There is stark disagreement among managers when it comes to whether energy transition investments should be considered inherently impactful, as evidenced by a discussion on day two of the Infrastructure Investor Network Global Summit in Berlin this week.

In a panel discussing the rise of impact and transition investing, Luxcara managing partner Alexandra von Bernstorff challenged other panellists to be clearer about what impact investing meant to them. Luxcara launched in 2009 and is a European asset manager focused on renewables. It closed Fund V, which was classified as Article 9 under SFDR, on €1.5 billion in 2023 according to the New Private Markets database.

von Bernstorff said: “Listening to all of you – and I like the ideas – but this is not a common ground. I don’t think that anyone in the audience has a concept now of what impact means for any of us, and I think that is a problem.

“We need to define what is impact and it needs to be simple and clearly comparable because otherwise everyone has his own definition and this doesn’t help investors, it doesn’t help society in general… That’s why I’m personally a big fan of the European taxonomy and Article 9 [of the] SFDR because it does give transparency and it gives a measurement and it has a clear definition.”

Despite impact investing attracting more attention from mainstream investors, the term is still not used consistently across the market. In the US the word itself can carry connotations of below-market-rate returns, causing some managers to become “impact whisperers” as they downplay the impact element of their strategies in a bid to avoid getting pulled into the debate.

Fellow panellist Scott Jacobs, CEO and co-founder of Generate Capital, had a different perspective. Headquartered in San Francisco, Generate is an investment company that develops climate projects by deploying permanent capital, straddling debt and equity financing and operations. The company has deployed $2 billion in assets related to clean energy generation; it also participates in projects involving energy efficiency upgrades for buildings and transportation. CalSTRS, Hesta, QIC and AustralianSuper backed its latest $1.5 billion funding round.

Jacobs said: “We don’t tend to describe ourselves as impact investors. At least in the US, impact connotes concession. It connotes that you’re trading financial returns for some form of social or environmental impact. We don’t believe that’s necessary and we have a 10 year track record proving that. We have among the best returns you could find anywhere in the infrastructure space, anywhere in energy… But we are 100 percent focused on the energy transition, which we would say is impact.”

In response, von Bernstorff said: “Doing energy transition investments is not impact by itself. That’s like two different things. You can do it in an impactful way or not an impactful way. And this is why we have European taxonomy in SFDR.”

Jacobs invited the audience to “understand what we actually do and you can define it however you want with one word. I don’t care what that word is”. He told the story of the firm’s financing of a project for Hillsborough County Public School district in Florida, which brought down energy costs by increasing efficiency and integrating renewable energy.

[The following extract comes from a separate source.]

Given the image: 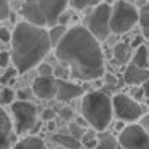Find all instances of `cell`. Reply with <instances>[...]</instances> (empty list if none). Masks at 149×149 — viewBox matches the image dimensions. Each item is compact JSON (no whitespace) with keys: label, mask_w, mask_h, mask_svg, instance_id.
<instances>
[{"label":"cell","mask_w":149,"mask_h":149,"mask_svg":"<svg viewBox=\"0 0 149 149\" xmlns=\"http://www.w3.org/2000/svg\"><path fill=\"white\" fill-rule=\"evenodd\" d=\"M56 57L72 72V76L81 81L98 79L104 74V56L100 41L86 26L67 29L63 40L54 47Z\"/></svg>","instance_id":"cell-1"},{"label":"cell","mask_w":149,"mask_h":149,"mask_svg":"<svg viewBox=\"0 0 149 149\" xmlns=\"http://www.w3.org/2000/svg\"><path fill=\"white\" fill-rule=\"evenodd\" d=\"M12 61L18 73H26L38 66L48 54L51 45L48 31L31 22H19L12 32Z\"/></svg>","instance_id":"cell-2"},{"label":"cell","mask_w":149,"mask_h":149,"mask_svg":"<svg viewBox=\"0 0 149 149\" xmlns=\"http://www.w3.org/2000/svg\"><path fill=\"white\" fill-rule=\"evenodd\" d=\"M81 111L84 118L88 121V124L97 130L104 132L114 116L113 110V98H110L102 91H92L84 95Z\"/></svg>","instance_id":"cell-3"},{"label":"cell","mask_w":149,"mask_h":149,"mask_svg":"<svg viewBox=\"0 0 149 149\" xmlns=\"http://www.w3.org/2000/svg\"><path fill=\"white\" fill-rule=\"evenodd\" d=\"M69 0H28L22 6V16L38 26H53L63 15Z\"/></svg>","instance_id":"cell-4"},{"label":"cell","mask_w":149,"mask_h":149,"mask_svg":"<svg viewBox=\"0 0 149 149\" xmlns=\"http://www.w3.org/2000/svg\"><path fill=\"white\" fill-rule=\"evenodd\" d=\"M111 12L113 8L110 6V3H98L95 6V9L86 15L85 18V26L88 28V31L98 40V41H104L108 38L111 31Z\"/></svg>","instance_id":"cell-5"},{"label":"cell","mask_w":149,"mask_h":149,"mask_svg":"<svg viewBox=\"0 0 149 149\" xmlns=\"http://www.w3.org/2000/svg\"><path fill=\"white\" fill-rule=\"evenodd\" d=\"M139 21V12L137 9L124 0H118L113 6L111 12V31L116 34H124L130 31Z\"/></svg>","instance_id":"cell-6"},{"label":"cell","mask_w":149,"mask_h":149,"mask_svg":"<svg viewBox=\"0 0 149 149\" xmlns=\"http://www.w3.org/2000/svg\"><path fill=\"white\" fill-rule=\"evenodd\" d=\"M12 114L15 120V132L16 134H24L31 132L37 126V107L31 101L18 100L12 102Z\"/></svg>","instance_id":"cell-7"},{"label":"cell","mask_w":149,"mask_h":149,"mask_svg":"<svg viewBox=\"0 0 149 149\" xmlns=\"http://www.w3.org/2000/svg\"><path fill=\"white\" fill-rule=\"evenodd\" d=\"M113 110H114V116L120 121H126V123H133L139 120L143 113L139 101L124 94H118L113 97Z\"/></svg>","instance_id":"cell-8"},{"label":"cell","mask_w":149,"mask_h":149,"mask_svg":"<svg viewBox=\"0 0 149 149\" xmlns=\"http://www.w3.org/2000/svg\"><path fill=\"white\" fill-rule=\"evenodd\" d=\"M118 145L123 149H149V134L142 124L132 123L120 132Z\"/></svg>","instance_id":"cell-9"},{"label":"cell","mask_w":149,"mask_h":149,"mask_svg":"<svg viewBox=\"0 0 149 149\" xmlns=\"http://www.w3.org/2000/svg\"><path fill=\"white\" fill-rule=\"evenodd\" d=\"M32 92L40 100H51L57 94V78L38 76L32 84Z\"/></svg>","instance_id":"cell-10"},{"label":"cell","mask_w":149,"mask_h":149,"mask_svg":"<svg viewBox=\"0 0 149 149\" xmlns=\"http://www.w3.org/2000/svg\"><path fill=\"white\" fill-rule=\"evenodd\" d=\"M84 94V88L73 82H67L61 78H57V100L58 101H72Z\"/></svg>","instance_id":"cell-11"},{"label":"cell","mask_w":149,"mask_h":149,"mask_svg":"<svg viewBox=\"0 0 149 149\" xmlns=\"http://www.w3.org/2000/svg\"><path fill=\"white\" fill-rule=\"evenodd\" d=\"M146 81H149V70H146V67H139L133 63L130 66H127V69L124 72V82L127 85L140 86Z\"/></svg>","instance_id":"cell-12"},{"label":"cell","mask_w":149,"mask_h":149,"mask_svg":"<svg viewBox=\"0 0 149 149\" xmlns=\"http://www.w3.org/2000/svg\"><path fill=\"white\" fill-rule=\"evenodd\" d=\"M12 130L13 126L8 113L3 108H0V149H10Z\"/></svg>","instance_id":"cell-13"},{"label":"cell","mask_w":149,"mask_h":149,"mask_svg":"<svg viewBox=\"0 0 149 149\" xmlns=\"http://www.w3.org/2000/svg\"><path fill=\"white\" fill-rule=\"evenodd\" d=\"M113 57L117 64H126L133 56H132V45H127L126 42H118L113 50Z\"/></svg>","instance_id":"cell-14"},{"label":"cell","mask_w":149,"mask_h":149,"mask_svg":"<svg viewBox=\"0 0 149 149\" xmlns=\"http://www.w3.org/2000/svg\"><path fill=\"white\" fill-rule=\"evenodd\" d=\"M53 142L63 146V148H67V149H78L81 146V140L76 139L74 136H72L70 133L66 134V133H57L53 136Z\"/></svg>","instance_id":"cell-15"},{"label":"cell","mask_w":149,"mask_h":149,"mask_svg":"<svg viewBox=\"0 0 149 149\" xmlns=\"http://www.w3.org/2000/svg\"><path fill=\"white\" fill-rule=\"evenodd\" d=\"M13 149H48L45 146V143L37 137V136H28V137H24L22 140H19Z\"/></svg>","instance_id":"cell-16"},{"label":"cell","mask_w":149,"mask_h":149,"mask_svg":"<svg viewBox=\"0 0 149 149\" xmlns=\"http://www.w3.org/2000/svg\"><path fill=\"white\" fill-rule=\"evenodd\" d=\"M66 32H67L66 25H63V24H60V25H53V26H51V29L48 31V37H50L51 45H53V47H56V45L63 40V37L66 35Z\"/></svg>","instance_id":"cell-17"},{"label":"cell","mask_w":149,"mask_h":149,"mask_svg":"<svg viewBox=\"0 0 149 149\" xmlns=\"http://www.w3.org/2000/svg\"><path fill=\"white\" fill-rule=\"evenodd\" d=\"M148 57H149V54H148V48H146L145 45H140V47H137L136 53L133 54V57H132V63L136 64V66H139V67H146V66H148V61H149Z\"/></svg>","instance_id":"cell-18"},{"label":"cell","mask_w":149,"mask_h":149,"mask_svg":"<svg viewBox=\"0 0 149 149\" xmlns=\"http://www.w3.org/2000/svg\"><path fill=\"white\" fill-rule=\"evenodd\" d=\"M118 143L116 140V137L110 133H101L98 137V145L97 149H117Z\"/></svg>","instance_id":"cell-19"},{"label":"cell","mask_w":149,"mask_h":149,"mask_svg":"<svg viewBox=\"0 0 149 149\" xmlns=\"http://www.w3.org/2000/svg\"><path fill=\"white\" fill-rule=\"evenodd\" d=\"M81 140H82V145H85V148H88V149H97L98 137H97V134L92 130H86Z\"/></svg>","instance_id":"cell-20"},{"label":"cell","mask_w":149,"mask_h":149,"mask_svg":"<svg viewBox=\"0 0 149 149\" xmlns=\"http://www.w3.org/2000/svg\"><path fill=\"white\" fill-rule=\"evenodd\" d=\"M15 101V91L12 88H3L0 91V102L2 104H12Z\"/></svg>","instance_id":"cell-21"},{"label":"cell","mask_w":149,"mask_h":149,"mask_svg":"<svg viewBox=\"0 0 149 149\" xmlns=\"http://www.w3.org/2000/svg\"><path fill=\"white\" fill-rule=\"evenodd\" d=\"M69 3L74 9H85L88 6H97L100 0H69Z\"/></svg>","instance_id":"cell-22"},{"label":"cell","mask_w":149,"mask_h":149,"mask_svg":"<svg viewBox=\"0 0 149 149\" xmlns=\"http://www.w3.org/2000/svg\"><path fill=\"white\" fill-rule=\"evenodd\" d=\"M85 127L84 126H81L79 123H72L70 126H69V133L72 134V136H74L76 139H82V136L85 134Z\"/></svg>","instance_id":"cell-23"},{"label":"cell","mask_w":149,"mask_h":149,"mask_svg":"<svg viewBox=\"0 0 149 149\" xmlns=\"http://www.w3.org/2000/svg\"><path fill=\"white\" fill-rule=\"evenodd\" d=\"M139 24L142 28H149V8H142L139 12Z\"/></svg>","instance_id":"cell-24"},{"label":"cell","mask_w":149,"mask_h":149,"mask_svg":"<svg viewBox=\"0 0 149 149\" xmlns=\"http://www.w3.org/2000/svg\"><path fill=\"white\" fill-rule=\"evenodd\" d=\"M10 15V8H9V0H0V21L8 19Z\"/></svg>","instance_id":"cell-25"},{"label":"cell","mask_w":149,"mask_h":149,"mask_svg":"<svg viewBox=\"0 0 149 149\" xmlns=\"http://www.w3.org/2000/svg\"><path fill=\"white\" fill-rule=\"evenodd\" d=\"M38 73H40V76H53L54 69L48 63H40L38 64Z\"/></svg>","instance_id":"cell-26"},{"label":"cell","mask_w":149,"mask_h":149,"mask_svg":"<svg viewBox=\"0 0 149 149\" xmlns=\"http://www.w3.org/2000/svg\"><path fill=\"white\" fill-rule=\"evenodd\" d=\"M16 73H18V69H6V73L2 76V82H12L13 84V78L16 76Z\"/></svg>","instance_id":"cell-27"},{"label":"cell","mask_w":149,"mask_h":149,"mask_svg":"<svg viewBox=\"0 0 149 149\" xmlns=\"http://www.w3.org/2000/svg\"><path fill=\"white\" fill-rule=\"evenodd\" d=\"M0 41H3V42H9L12 41V32L8 29V28H0Z\"/></svg>","instance_id":"cell-28"},{"label":"cell","mask_w":149,"mask_h":149,"mask_svg":"<svg viewBox=\"0 0 149 149\" xmlns=\"http://www.w3.org/2000/svg\"><path fill=\"white\" fill-rule=\"evenodd\" d=\"M10 58H12L10 53H8V51H2V53H0V67H8Z\"/></svg>","instance_id":"cell-29"},{"label":"cell","mask_w":149,"mask_h":149,"mask_svg":"<svg viewBox=\"0 0 149 149\" xmlns=\"http://www.w3.org/2000/svg\"><path fill=\"white\" fill-rule=\"evenodd\" d=\"M54 117H56V111H54V110L47 108V110L42 111V120H44V121H53Z\"/></svg>","instance_id":"cell-30"},{"label":"cell","mask_w":149,"mask_h":149,"mask_svg":"<svg viewBox=\"0 0 149 149\" xmlns=\"http://www.w3.org/2000/svg\"><path fill=\"white\" fill-rule=\"evenodd\" d=\"M143 97H146V95H145V91H143L142 85H140L139 88H134V89H133V98H134L136 101L143 100Z\"/></svg>","instance_id":"cell-31"},{"label":"cell","mask_w":149,"mask_h":149,"mask_svg":"<svg viewBox=\"0 0 149 149\" xmlns=\"http://www.w3.org/2000/svg\"><path fill=\"white\" fill-rule=\"evenodd\" d=\"M60 116H61V118H63V120H70V118L73 117V111H72V108L64 107V108H61Z\"/></svg>","instance_id":"cell-32"},{"label":"cell","mask_w":149,"mask_h":149,"mask_svg":"<svg viewBox=\"0 0 149 149\" xmlns=\"http://www.w3.org/2000/svg\"><path fill=\"white\" fill-rule=\"evenodd\" d=\"M18 98L19 100H24V101H29V97H31V91L29 89H21L18 91Z\"/></svg>","instance_id":"cell-33"},{"label":"cell","mask_w":149,"mask_h":149,"mask_svg":"<svg viewBox=\"0 0 149 149\" xmlns=\"http://www.w3.org/2000/svg\"><path fill=\"white\" fill-rule=\"evenodd\" d=\"M140 124L143 126V129H145V130L148 132V134H149V113H148L146 116H143V117H142Z\"/></svg>","instance_id":"cell-34"},{"label":"cell","mask_w":149,"mask_h":149,"mask_svg":"<svg viewBox=\"0 0 149 149\" xmlns=\"http://www.w3.org/2000/svg\"><path fill=\"white\" fill-rule=\"evenodd\" d=\"M142 42H143V38L142 37H136L134 40H133V42H132V47H140L142 45Z\"/></svg>","instance_id":"cell-35"},{"label":"cell","mask_w":149,"mask_h":149,"mask_svg":"<svg viewBox=\"0 0 149 149\" xmlns=\"http://www.w3.org/2000/svg\"><path fill=\"white\" fill-rule=\"evenodd\" d=\"M142 88H143V91H145V95L149 97V81H146L145 84H142Z\"/></svg>","instance_id":"cell-36"},{"label":"cell","mask_w":149,"mask_h":149,"mask_svg":"<svg viewBox=\"0 0 149 149\" xmlns=\"http://www.w3.org/2000/svg\"><path fill=\"white\" fill-rule=\"evenodd\" d=\"M142 34H143V38L149 40V28H142Z\"/></svg>","instance_id":"cell-37"},{"label":"cell","mask_w":149,"mask_h":149,"mask_svg":"<svg viewBox=\"0 0 149 149\" xmlns=\"http://www.w3.org/2000/svg\"><path fill=\"white\" fill-rule=\"evenodd\" d=\"M54 127H56L54 123H53V121H48V129H50V130H54Z\"/></svg>","instance_id":"cell-38"},{"label":"cell","mask_w":149,"mask_h":149,"mask_svg":"<svg viewBox=\"0 0 149 149\" xmlns=\"http://www.w3.org/2000/svg\"><path fill=\"white\" fill-rule=\"evenodd\" d=\"M104 2H105V3H111V2H113V0H104Z\"/></svg>","instance_id":"cell-39"},{"label":"cell","mask_w":149,"mask_h":149,"mask_svg":"<svg viewBox=\"0 0 149 149\" xmlns=\"http://www.w3.org/2000/svg\"><path fill=\"white\" fill-rule=\"evenodd\" d=\"M56 149H67V148H63V146H58V148H56Z\"/></svg>","instance_id":"cell-40"},{"label":"cell","mask_w":149,"mask_h":149,"mask_svg":"<svg viewBox=\"0 0 149 149\" xmlns=\"http://www.w3.org/2000/svg\"><path fill=\"white\" fill-rule=\"evenodd\" d=\"M0 82H2V76H0Z\"/></svg>","instance_id":"cell-41"}]
</instances>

“I’ve called that impact. I also would call that a 20 percent IRR over 25 years for the single A-rated creditworthy counterpart. What’s wrong with that picture? Pick your word. I don’t care what the word is. Pick your taxonomy. I don’t care what that is either. What I care about is delivering results,” he said.

In von Bernstorff’s view, more is needed to qualify as impact. She said: “I still have a problem calling something impact without KPIs because then everyone can call it impact. And this is my problem, Scott, with what you say: I completely appreciate your great returns, but you need proper KPIs,” she said.

Jacobs said that, while Generate Capital will “put whatever KPI out there anyone needs”, cherry picking a single set of metrics can be “pretty reductionist”.

He added: “My call is to even greater transparency and even more KPIs and those that actually represent what the business is. But the other call is to make sure that every single investor uses the same type of disclosures and be forced to be as transparent as we are.” Without this measure Generate would incur costs that other investors might not have to report on, he continued, “and by definition, that means we have higher costs and by definition, that means we have lower returns, and by definition, that means we’re in the concessionary category, and by definition, that means we’re in the niche of charity.”

Other panellists did not explicitly come down on either side of the debate, though some did question von Bernstorff’s faith in the European regulations.

“There’s confusion in the EU taxonomy that causes people to be cautious,” said Minesh Mashru, head of infrastructure at Cambridge Associates. “A lot of people who are having transition strategies are doing an Article 8, which sends the wrong message about what they’re trying to do because actually they’re worried about changes in taxonomy that are happening at the moment.”

The challenges of complying with Article 9 of the European regulations have caused many managers to steer clear of the category for their transition funds, though some, such as Eurazeo, have made the commitment.